Activity:
With the pictures omitted, set down exactly the lines from the one that contains "BMW 2er bei" through the last line of the data.

Data to examine:
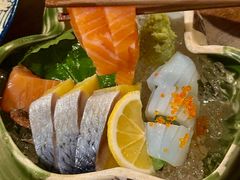 -阿泽料理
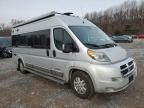 2019 Winnebago 2019 RAM Promaster 3500 3500 High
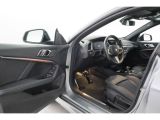 BMW 2er bei Gebrauchtwagen.expert - Abbildung (14 / 15)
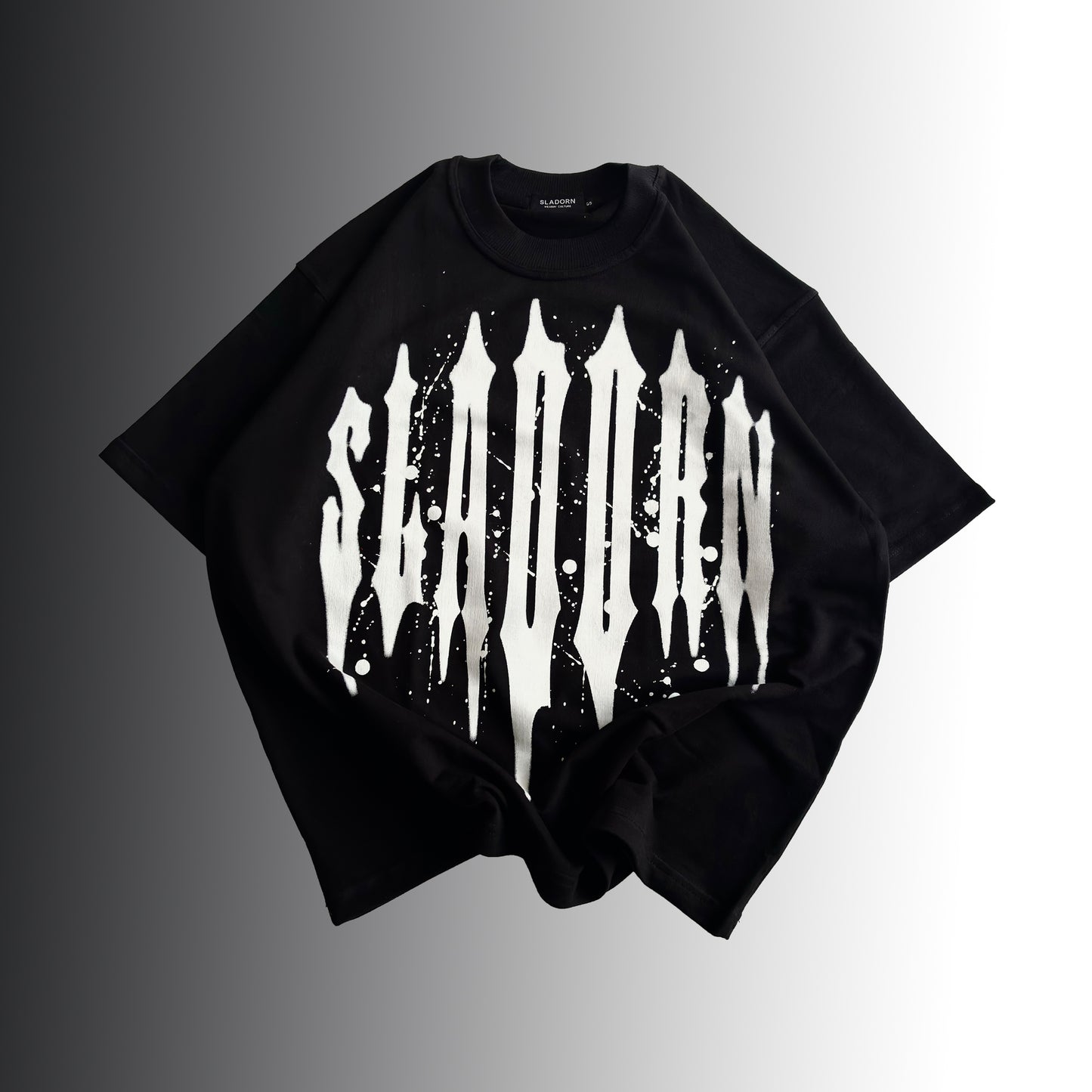 Monogram x Tees (Collection)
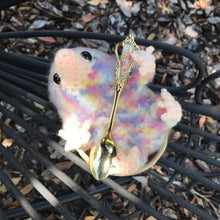 Load image into Gallery viewer, Ice Cream Baby Snoot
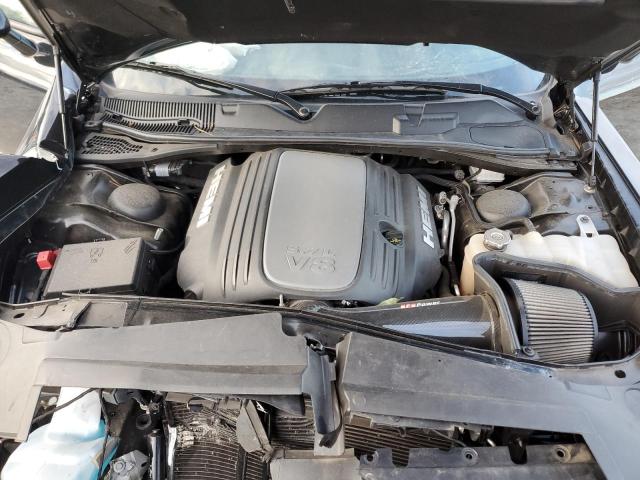 Photo 11 from auction – 2021 DODGE CHALLENGER with VIN 2C3CDZBT5MH503350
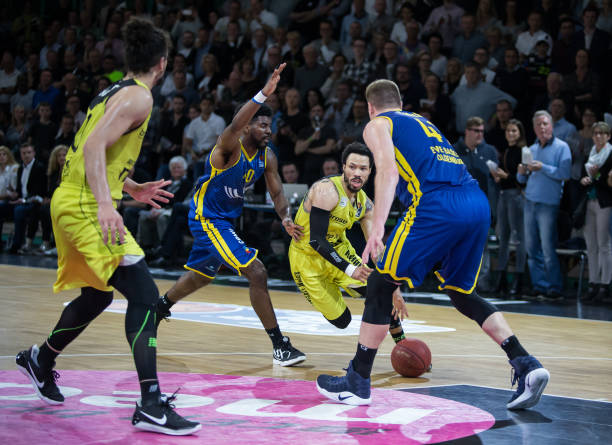 即将于今晚 即将于今晚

Task output:
 BMW 2er bei Gebrauchtwagen.expert - Abbildung (14 / 15)
 Monogram x Tees (Collection)
 Load image into Gallery viewer, Ice Cream Baby Snoot
 Photo 11 from auction – 2021 DODGE CHALLENGER with VIN 2C3CDZBT5MH503350
 即将于今晚 即将于今晚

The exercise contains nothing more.